● **ABOUT THIS EXERCISE**: Could you copy exactly the lines below from the one with "Bleu Libellule - Centre Tempo Leclerc de Pau" to the one with "Tři tulipány na Nádražní ulici", inclusive, leaving out any pictures?

━━ PROVIDED RECORDS ━━

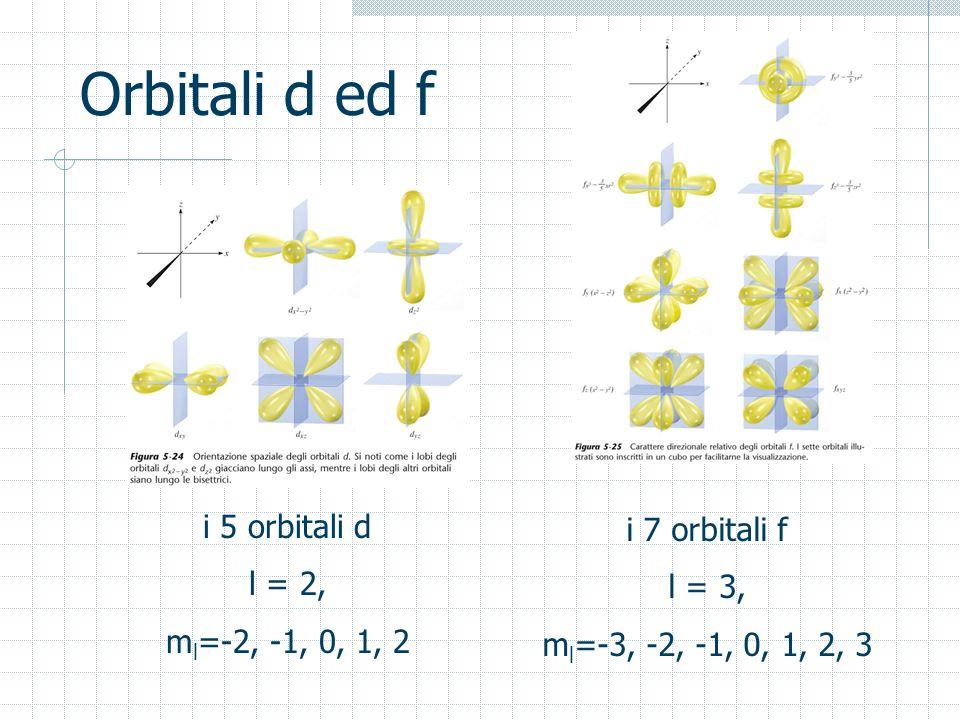Orbitali d ed f i 5 orbitali d l = 2, m l =-2, -1, 0, 1, 2 i 7 orbitali f l = 3, m l =-3, -2, -1, 0, 1, 2, 3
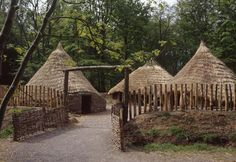 Roundhouses - Caledonians, Picts and Romans - Scotland's History www.educationscotland.gov.uk592 × 407Search by image A photograph of a reconstructed Iron Age round houses in a village setting Visit page 	 View image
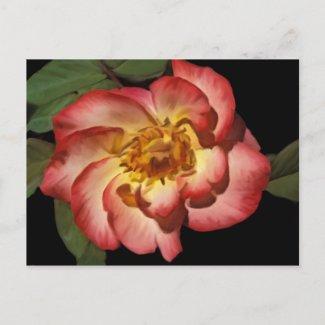 Betty Boop Postcard postcard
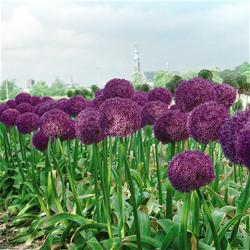 Giant Allium Bulbs
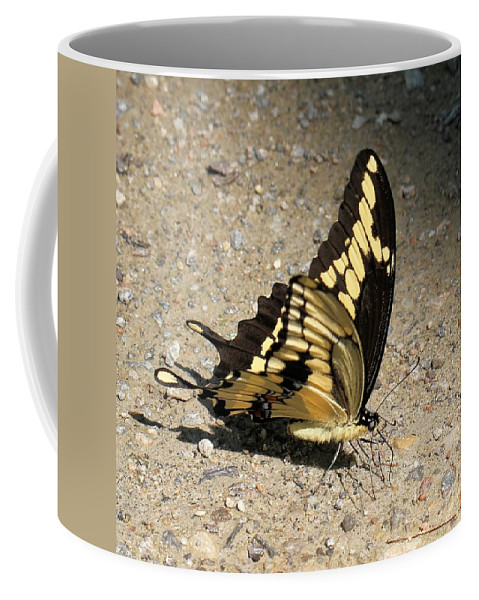 Giant Swallowtail Coffee Mug featuring the photograph Winged Delight by Doris Potter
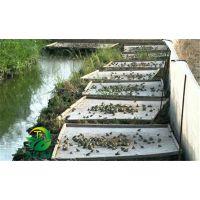 湖北天泽惠丰生态农业发展有限公司:青蛙养殖基地的建设方法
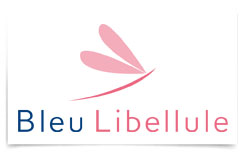 Bleu Libellule - Centre Tempo Leclerc de Pau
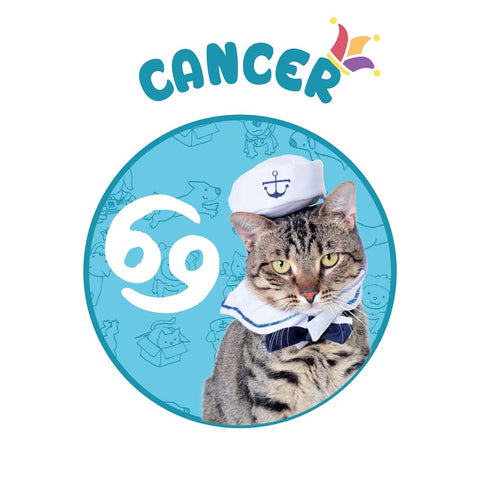 sailor cat costume cancer horoscope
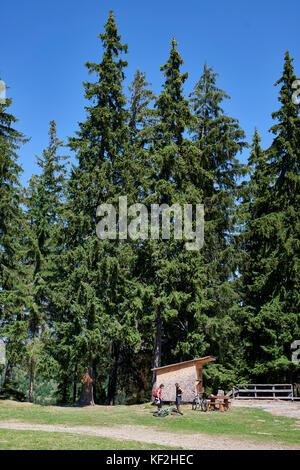 Statiunea Muntele Băișorii (Mountain resort Băişorii) - Stock Photo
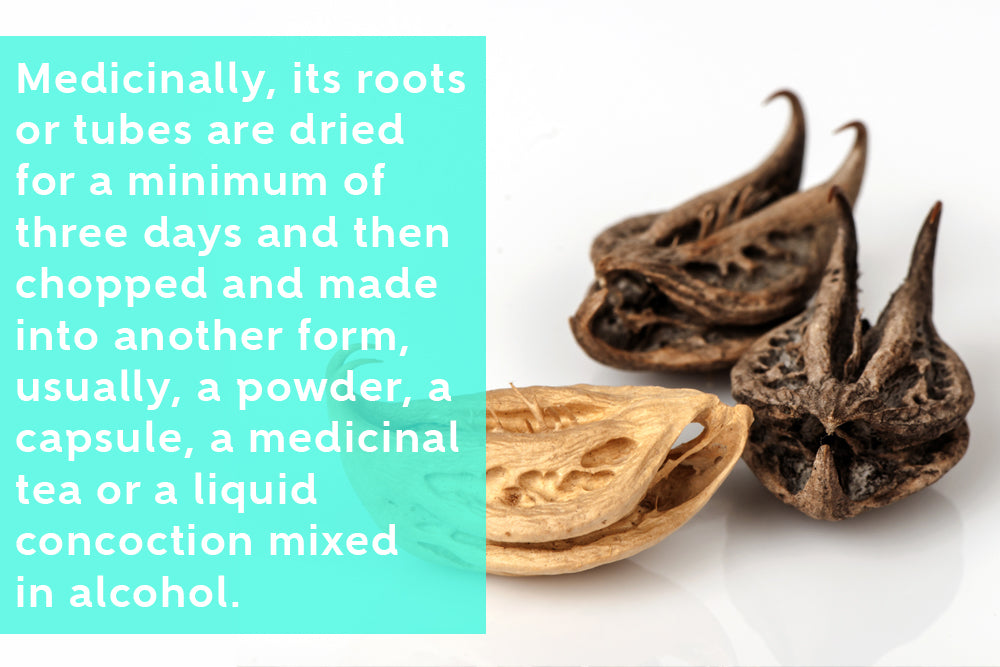 Proven Medicinal Benefits Of Devil's Claw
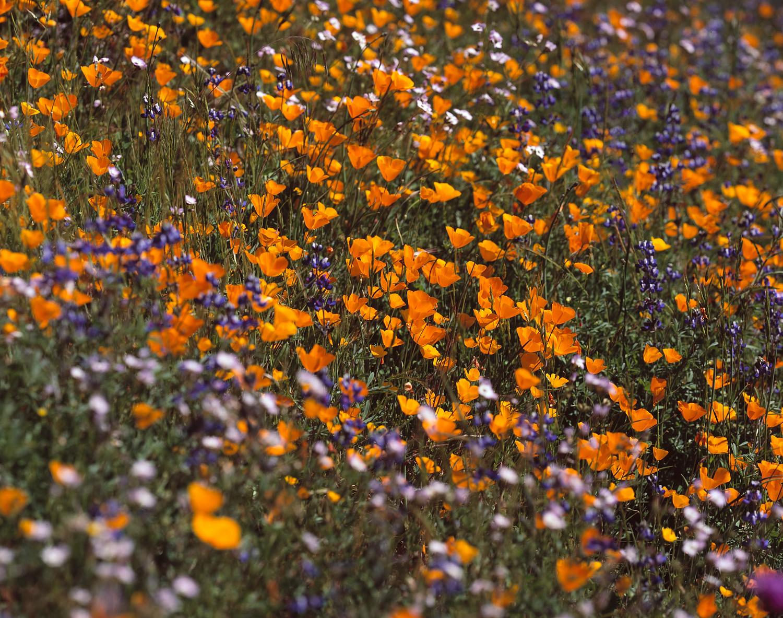 Monet's Poppies, Merced River Canyon, California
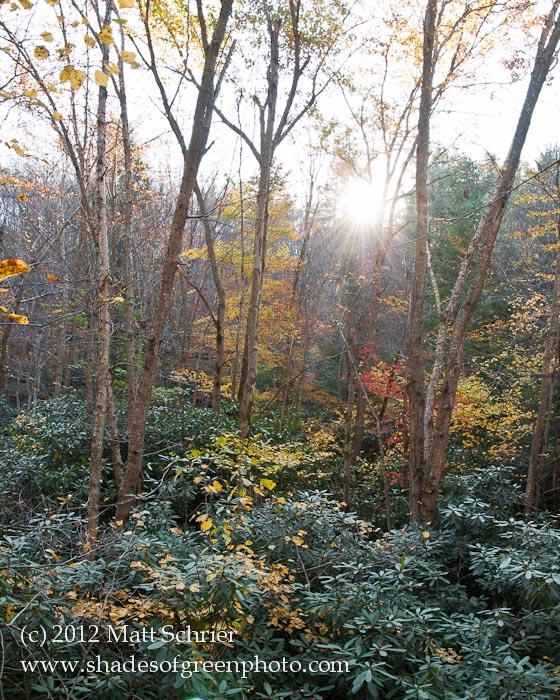 Forest Sunrise, Pocono Mountains, PA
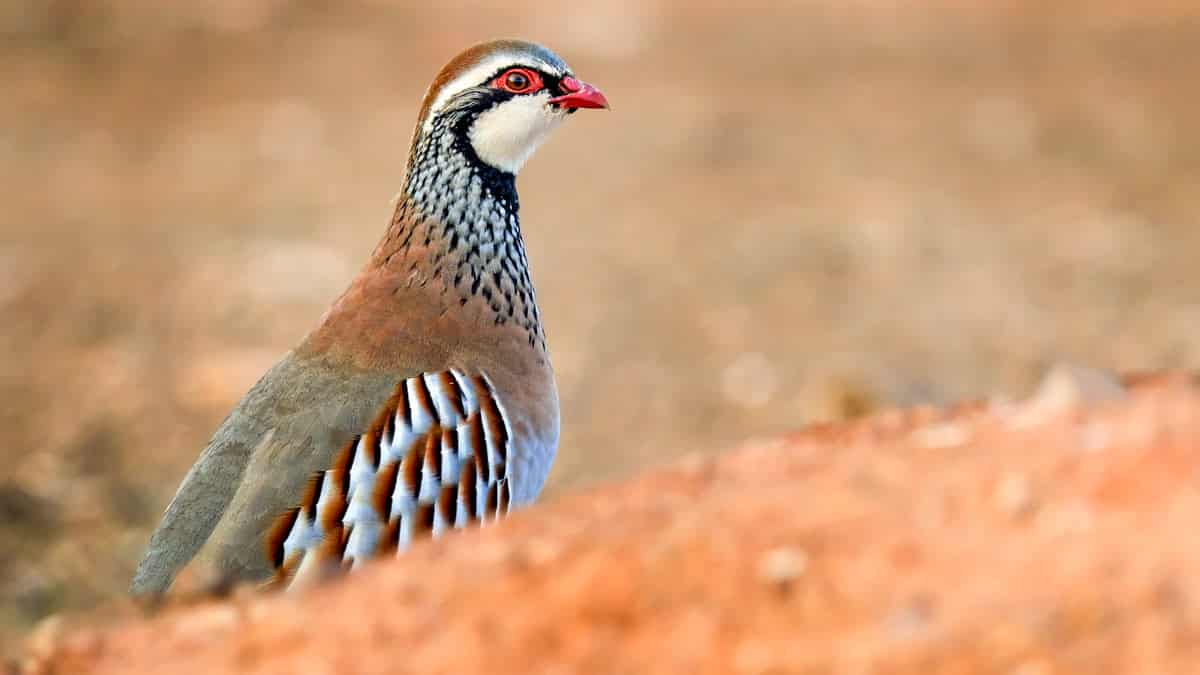 Perdiz roja (Alectoris rufa). © Shutterstock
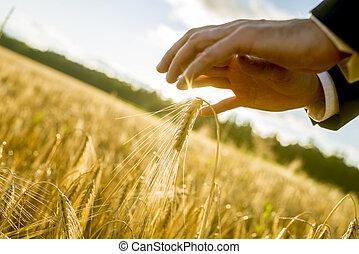 χέρι , από , ένα , αρμοδιότητα ανήρ , αγγίζω ακάλυπτος , να , άγγιγμα , αυτιά , από , χρυσαφένιος , σιτάρι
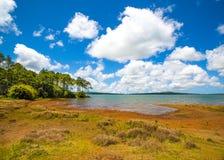 Landschap van waterreservoir in het eiland van Mauritius stock foto's
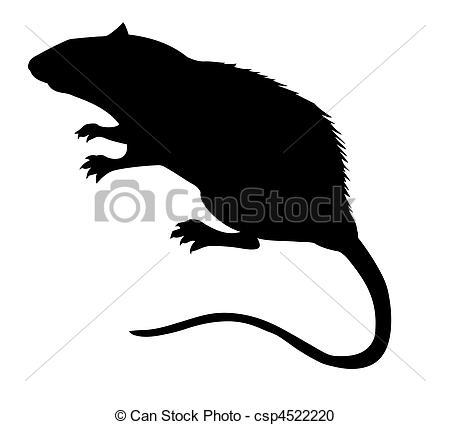 Rat clipart european #5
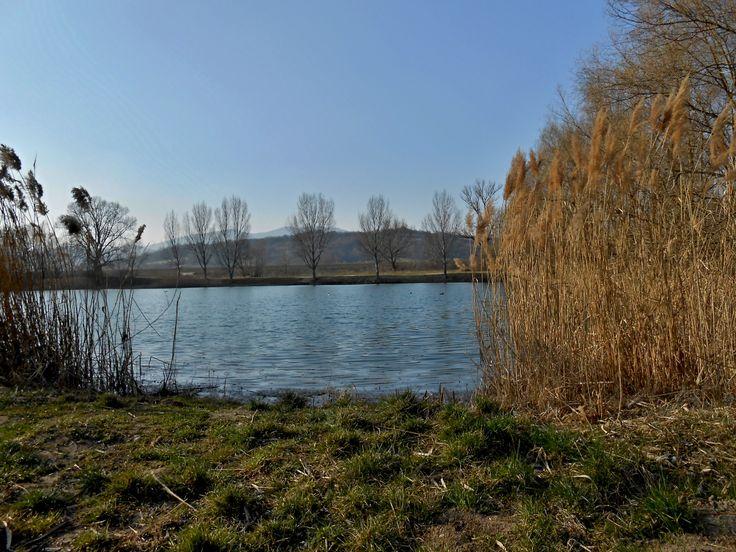 Rybník pri Trenčíne 3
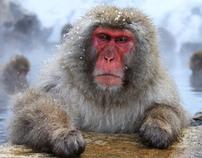 Bathing Ape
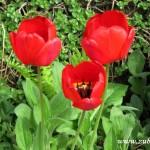 Tři tulipány na Nádražní ulici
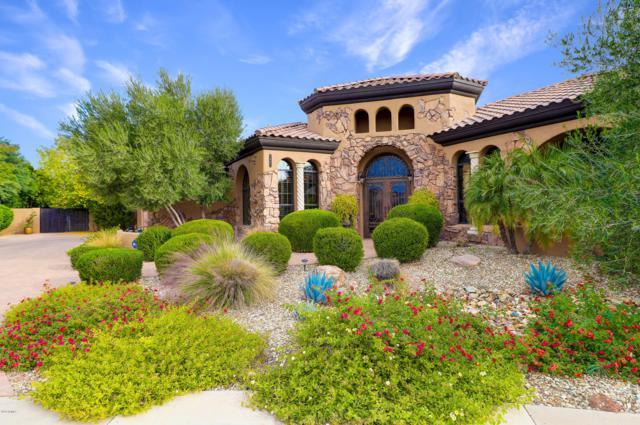1641 S Jay Place, Chandler, AZ 85286 (MLS #5895931) :: Yost Realty Group at RE/MAX Casa Grande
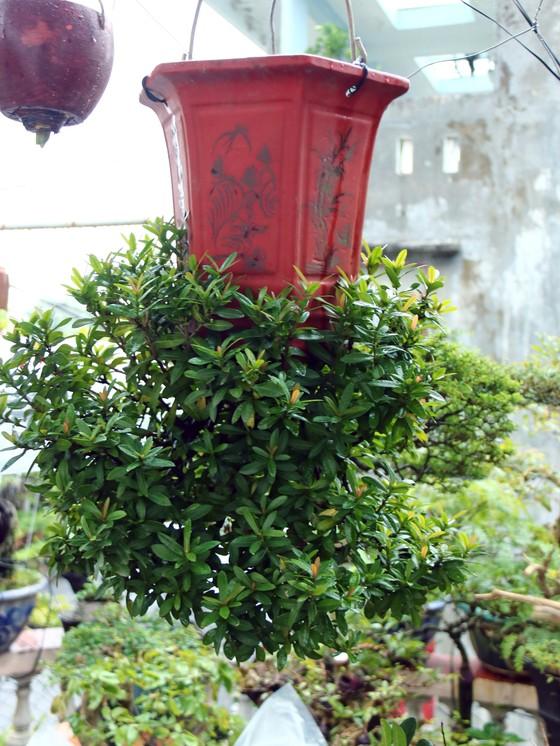 Khám phá vườn bonsai mọc ngược giữa phố ảnh 5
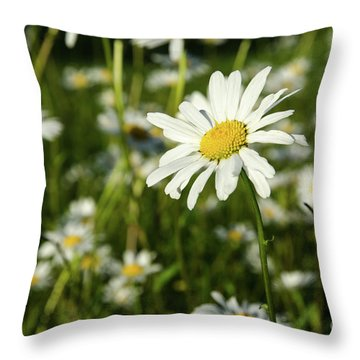 Throw Pillow featuring the photograph Summer Beauty by Kennerth and Birgitta Kullman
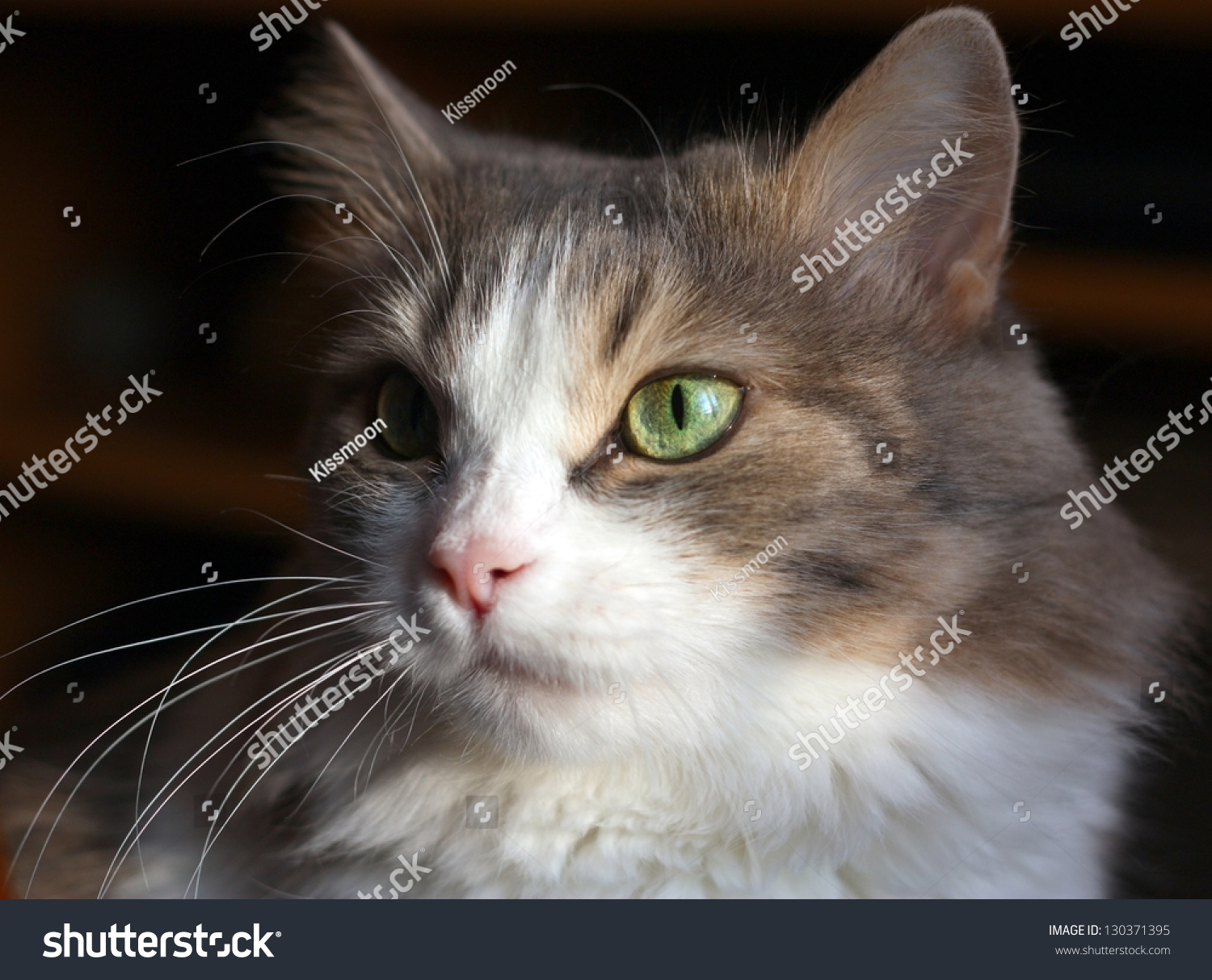 Pretty Cat Dark Background Stock Shutterstock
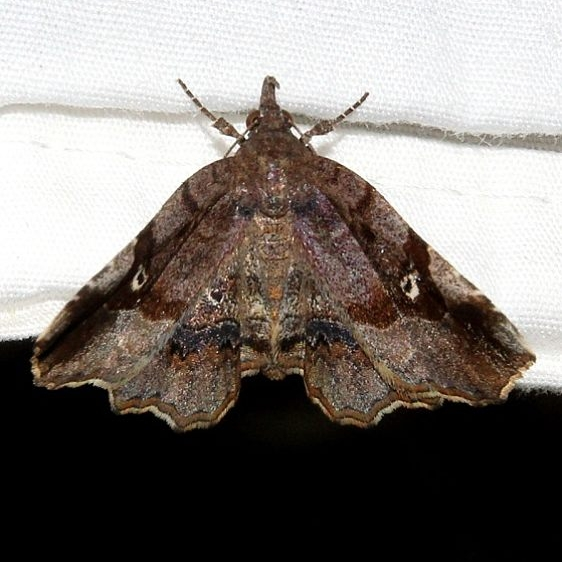 8490 Decorated Owlet Moth Ocean Pond Osceolo Natl Frst 3-25-15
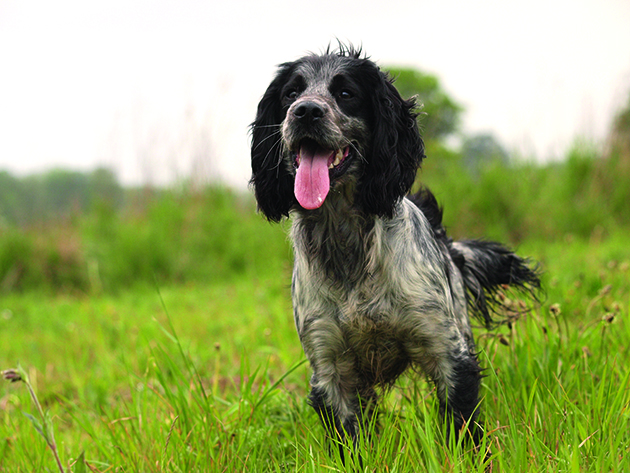 Cocker colour - cocker spaniels come in almost any colour you can think of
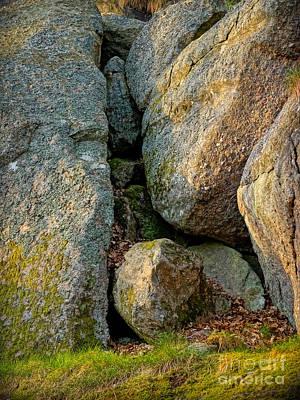 Photograph - Forest Rocks by Lutz Baar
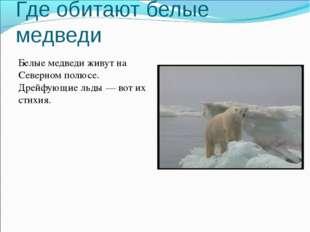 Где обитают белые медведи Белые медведи живут на Северном полюсе. Дрейфующие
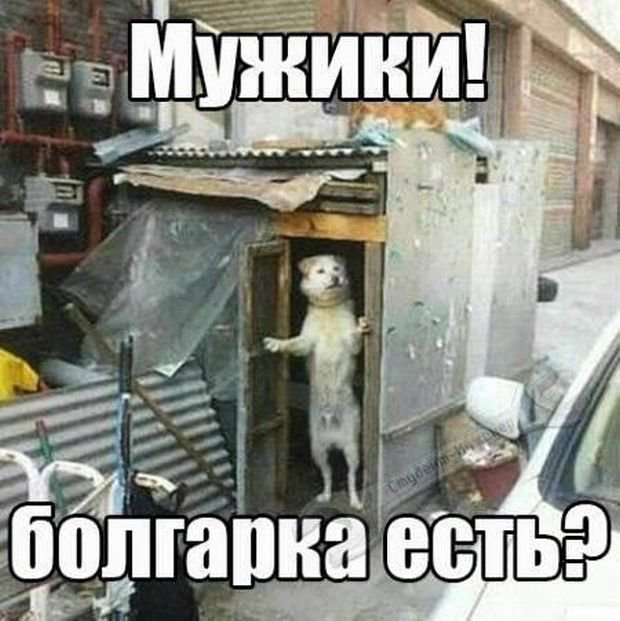 fotopodborka_sredy_108_foto_28.jpg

━━━

● **ANSWER SECTION**:
 Bleu Libellule - Centre Tempo Leclerc de Pau
 sailor cat costume cancer horoscope
 Statiunea Muntele Băișorii (Mountain resort Băişorii) - Stock Photo
 Proven Medicinal Benefits Of Devil's Claw
 Monet's Poppies, Merced River Canyon, California
 Forest Sunrise, Pocono Mountains, PA
 Perdiz roja (Alectoris rufa). © Shutterstock
 χέρι , από , ένα , αρμοδιότητα ανήρ , αγγίζω ακάλυπτος , να , άγγιγμα , αυτιά , από , χρυσαφένιος , σιτάρι
 Landschap van waterreservoir in het eiland van Mauritius stock foto's
 Rat clipart european #5
 Rybník pri Trenčíne 3
 Bathing Ape
 Tři tulipány na Nádražní ulici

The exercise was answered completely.